Lo susurros que se escapaban de los rincones oscuros de su casa aumentaron en la misma proporción que los rugidos de hambre de su estómago. Cada vez que la madera de un mueble crujía Manuel giraba la cabeza con los ojos abiertos de par en par, seguro de haber escuchado pronunciar su nombre o su apellido. Cada vez que veía por el rabillo del ojo el movimiento de su propia sombra, se espantaba creyendo haber visto a alguien. Se pasaba las horas sentado en una silla de madera, hablando solo, en parte para que su voz taponara los susurros de la casa, en parte para tener una conversación con alguien, aunque fuera consigo mismo.

Decidió que vendería las prendas y las pocas joyas de su difunta esposa. Las guardaba para cautivar a alguna mujer, colmándola de regalos y así conseguir enamorarla, pero sus intentos frustrados de acercase al genero femenino hicieron que se decantara por llenar su estómago. Abrió un armario y fue depositando sobre la cama las prendas, pulseras y pendientes de su esposa. Se volvía del armario con un collar en la mano cuando dio un respingo al ver a su esposa sentada en la cama.

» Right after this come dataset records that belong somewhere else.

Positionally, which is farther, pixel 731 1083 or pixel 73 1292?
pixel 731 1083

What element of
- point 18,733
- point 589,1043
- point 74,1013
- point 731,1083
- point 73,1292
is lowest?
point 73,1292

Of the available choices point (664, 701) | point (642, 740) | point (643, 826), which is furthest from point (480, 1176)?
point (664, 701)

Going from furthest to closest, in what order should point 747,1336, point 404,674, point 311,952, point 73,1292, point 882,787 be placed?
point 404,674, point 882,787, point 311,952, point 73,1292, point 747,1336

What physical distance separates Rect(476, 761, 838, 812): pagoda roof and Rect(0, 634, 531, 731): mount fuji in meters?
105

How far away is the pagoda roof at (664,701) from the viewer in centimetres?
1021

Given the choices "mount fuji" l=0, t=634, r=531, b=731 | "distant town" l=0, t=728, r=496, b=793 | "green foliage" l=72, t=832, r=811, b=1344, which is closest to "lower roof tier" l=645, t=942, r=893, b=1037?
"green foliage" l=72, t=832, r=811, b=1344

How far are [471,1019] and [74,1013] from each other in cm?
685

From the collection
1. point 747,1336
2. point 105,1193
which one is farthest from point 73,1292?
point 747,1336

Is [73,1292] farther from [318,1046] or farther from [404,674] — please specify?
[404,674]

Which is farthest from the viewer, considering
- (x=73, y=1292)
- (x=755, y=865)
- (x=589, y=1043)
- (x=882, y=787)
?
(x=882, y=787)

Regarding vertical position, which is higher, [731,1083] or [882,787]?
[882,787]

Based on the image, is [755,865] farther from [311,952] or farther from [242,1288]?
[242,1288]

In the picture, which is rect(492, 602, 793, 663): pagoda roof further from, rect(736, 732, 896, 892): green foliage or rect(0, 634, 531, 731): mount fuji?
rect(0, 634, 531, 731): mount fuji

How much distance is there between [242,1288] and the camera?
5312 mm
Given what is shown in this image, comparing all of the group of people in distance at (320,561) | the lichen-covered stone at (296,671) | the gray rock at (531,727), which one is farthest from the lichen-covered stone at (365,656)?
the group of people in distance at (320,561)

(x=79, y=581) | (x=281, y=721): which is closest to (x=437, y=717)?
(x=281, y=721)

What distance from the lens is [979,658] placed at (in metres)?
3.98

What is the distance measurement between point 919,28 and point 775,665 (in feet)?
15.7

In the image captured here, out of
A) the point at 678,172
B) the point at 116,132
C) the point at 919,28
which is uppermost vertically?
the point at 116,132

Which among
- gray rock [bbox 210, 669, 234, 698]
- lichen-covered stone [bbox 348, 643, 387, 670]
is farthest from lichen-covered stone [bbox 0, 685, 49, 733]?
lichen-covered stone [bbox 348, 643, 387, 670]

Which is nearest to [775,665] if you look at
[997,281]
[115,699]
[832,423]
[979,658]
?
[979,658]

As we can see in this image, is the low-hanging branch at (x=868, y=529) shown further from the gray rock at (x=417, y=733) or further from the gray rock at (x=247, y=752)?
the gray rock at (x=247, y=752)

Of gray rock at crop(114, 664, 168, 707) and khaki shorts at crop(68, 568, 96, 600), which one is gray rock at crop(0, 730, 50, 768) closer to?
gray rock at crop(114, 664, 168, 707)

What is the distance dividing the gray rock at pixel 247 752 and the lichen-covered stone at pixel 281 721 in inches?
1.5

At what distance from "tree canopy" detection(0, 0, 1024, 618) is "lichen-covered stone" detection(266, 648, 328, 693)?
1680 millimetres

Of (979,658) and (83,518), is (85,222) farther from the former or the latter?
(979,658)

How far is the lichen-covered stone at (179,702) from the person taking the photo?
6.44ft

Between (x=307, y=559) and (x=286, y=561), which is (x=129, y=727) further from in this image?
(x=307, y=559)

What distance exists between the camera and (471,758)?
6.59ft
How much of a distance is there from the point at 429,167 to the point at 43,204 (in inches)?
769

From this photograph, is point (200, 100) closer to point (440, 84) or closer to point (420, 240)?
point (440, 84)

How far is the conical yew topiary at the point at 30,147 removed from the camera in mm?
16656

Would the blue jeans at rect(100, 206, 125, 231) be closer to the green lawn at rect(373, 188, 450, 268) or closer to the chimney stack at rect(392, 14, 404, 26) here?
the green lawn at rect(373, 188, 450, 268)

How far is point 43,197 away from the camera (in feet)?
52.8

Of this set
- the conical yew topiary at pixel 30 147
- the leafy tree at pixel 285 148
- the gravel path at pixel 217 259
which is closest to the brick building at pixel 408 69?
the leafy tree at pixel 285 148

— Que poca vergüenza –dijo Francisca, mirándole con asco—. Para cuatro tonterías que tengo, y ni siquiera me has enterrado con ellas. No tienes sentimientos.

Francisca se levantó de la cama y desapareció en la oscuridad del pasillo. Temblaban tanto las manos de Manuel, que el collar cayó al suelo.

Sin dudarlo y sin detenerse a cerrar la puerta, abandonó la casa y pasó la noche en el interior del bosque, prefiriendo los aullidos de los lobos y los sonidos de las aves nocturnas a volver a ver el espíritu de su mujer. Espíritu que sin duda volvía para vengar su muerte.

Ya hacía horas que brillaba el sol cuando Manuel se atrevió a entrar de nuevo en su casa. Recogía las prendas y las joyas de su mujer cuando volvió a verla en el umbral de la puerta, mirándole. Dio un respingo, pero ni esta vez se le cayó nada, ni era su difunta esposa.

—Perdone, don Manuel, pero me encontré la puerta abierta esta mañana y nos preocupamos. Mi marido salió a buscarle, por si le había pasado algo.

—¿Sí? Pues dile que ya puede dejar de buscarme. –dijo Manuel, dudando mucho de que su marido se hubiera preocupado un poco de su desaparición.

—Muy bien.

Se daba ya la vuelta, cuando Manuel, mostrándole los colgantes a su vecina dijo:

—¿Quieres algo de esto?

—¿Son de Francisca?

—Eran suyos, si.

—Entonces no, lo siento. Es por respeto a ella.

—Ya.

La vecina salió de la casa, dejando a Manuel con los colgantes en la mano.

Se pasó el día intentando vender las cadenas y las pulseras a sus vecinos, pero nadie quería llevar o regalar las joyas de su difunta. Ofreció varias veces cambiarlas por un plato caliente, y varias veces rechazaron las joyas pero le aseguraron que pasarían por su casa para llevarle algo de comer. En cuanto le daban la espalda, Manuel se recriminaba mostrarse tan débil, y se avergonzaba al pensar en el que dirán y en la imagen de muerto de hambre que estaba dando. Aun así, se sentó en el suelo de su calle, con sus pertenencias entre las piernas; vigilaba la puerta de su casa, para no tener que esperar allí dentro el plato que le habían prometido, a merced del vengativo espíritu. Pero la tarde fue dejando paso a la noche, y nadie se había detenido ni delante de él, ni en la puerta de su casa.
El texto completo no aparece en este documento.